Based on an extensive analysis, not relevant to this article, the TAM concluded that the fee income earned from sales of the discount certificates constituted UBTI. The helpful aspect of this ruling is that the IRS based its conclusion that the association should not lose its exempt status on the fact that the association's employees spent only 25 percent of their time on the unrelated business activities.
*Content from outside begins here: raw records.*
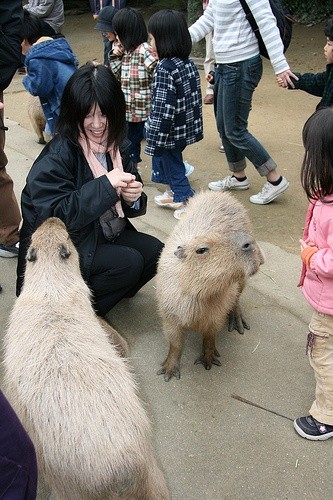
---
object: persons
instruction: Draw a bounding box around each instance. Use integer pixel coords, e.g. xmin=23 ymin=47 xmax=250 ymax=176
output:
xmin=186 ymin=0 xmax=298 ymax=205
xmin=17 ymin=16 xmax=79 ymax=139
xmin=16 ymin=61 xmax=165 ymax=318
xmin=90 ymin=0 xmax=226 ymax=177
xmin=18 ymin=0 xmax=65 ymax=73
xmin=0 ymin=0 xmax=23 ymax=258
xmin=277 ymin=27 xmax=333 ymax=110
xmin=293 ymin=108 xmax=333 ymax=441
xmin=147 ymin=9 xmax=204 ymax=221
xmin=108 ymin=7 xmax=194 ymax=177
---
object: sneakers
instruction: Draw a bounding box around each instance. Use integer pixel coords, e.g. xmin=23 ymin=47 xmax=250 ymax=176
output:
xmin=154 ymin=189 xmax=184 ymax=209
xmin=208 ymin=176 xmax=250 ymax=191
xmin=174 ymin=205 xmax=185 ymax=220
xmin=293 ymin=415 xmax=333 ymax=440
xmin=250 ymin=175 xmax=290 ymax=205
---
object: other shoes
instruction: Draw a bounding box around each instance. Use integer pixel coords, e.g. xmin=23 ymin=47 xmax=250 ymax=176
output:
xmin=204 ymin=94 xmax=214 ymax=103
xmin=1 ymin=241 xmax=20 ymax=258
xmin=219 ymin=145 xmax=226 ymax=153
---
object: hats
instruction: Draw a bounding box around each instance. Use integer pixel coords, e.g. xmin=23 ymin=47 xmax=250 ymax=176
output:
xmin=93 ymin=5 xmax=118 ymax=32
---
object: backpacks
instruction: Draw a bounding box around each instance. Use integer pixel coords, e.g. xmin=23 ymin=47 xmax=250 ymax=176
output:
xmin=239 ymin=0 xmax=292 ymax=60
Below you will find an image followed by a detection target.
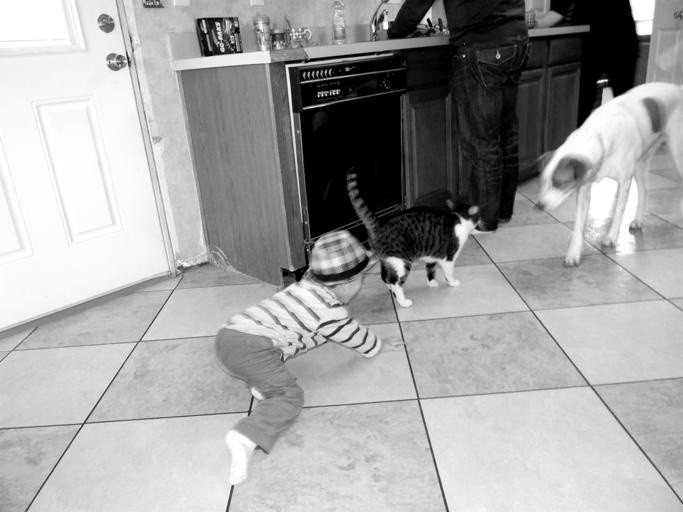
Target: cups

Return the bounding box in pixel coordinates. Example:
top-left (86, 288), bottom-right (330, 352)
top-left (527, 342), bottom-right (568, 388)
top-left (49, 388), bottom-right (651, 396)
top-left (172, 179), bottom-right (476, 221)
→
top-left (524, 11), bottom-right (535, 28)
top-left (285, 27), bottom-right (312, 49)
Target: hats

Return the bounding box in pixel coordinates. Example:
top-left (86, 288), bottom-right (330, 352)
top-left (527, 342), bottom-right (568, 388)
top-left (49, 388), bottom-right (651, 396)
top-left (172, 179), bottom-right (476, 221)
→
top-left (301, 230), bottom-right (380, 287)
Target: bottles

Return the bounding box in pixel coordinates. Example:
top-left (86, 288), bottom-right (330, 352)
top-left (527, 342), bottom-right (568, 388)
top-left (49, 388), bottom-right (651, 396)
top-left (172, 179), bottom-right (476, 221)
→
top-left (331, 1), bottom-right (347, 43)
top-left (251, 12), bottom-right (272, 52)
top-left (269, 27), bottom-right (285, 50)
Thus, the IRS concluded that even though a "substantial portion" of the association's revenues came from the sale of the discount certificates, the sale of discount certificates did not constitute the primary purpose of the association or the primary activity of the association's employees.

Pepper Perspective

It is rare for IRS guidance to include quantifiable data in determining whether an unrelated business jeopardizes an exempt organization's status.1 Because the IRS seems to recognize that it is not fatal for a significant amount of an exempt organization's revenues to be comprised of UBTI if its employees spend at least 75 percent of their time engaged in the organization's exempt activities, it would be useful for exempt organization if the IRS added a quantifiable standard or safe harbor to the regulations governing the unrelated business activities of exempt organizations.

Endnotes

1 See Private Letter Ruling 9550001 (Section 501(c)(6) organization performed administrative tasks for health and welfare plan, the combination of the administrative activities and other non-exempt activities generated 23 percent of the organization's revenue and 19.7 percent of its expenses, the fees received for the administrative services were UBTI, and the extent of the non-exempt activities did not jeopardize the organization's exempt status); Private Letter Ruling 9128003 (a Section 501(c)(6) formed to promote positive employer-employee relations also provided approximately three months worth of administrative support in connection with compensation consulting services, the administrative support was UBTI, but it did not jeopardize the organization's exempt status); Private Letter Ruling 8038004 (a Section 501(c)(3) organization that aided voluntarily discharged members of the armed forces who were disabled did not lose its exempt status even though 46 percent of the organization's net income were from sales of prosthetics that constituted UBTI).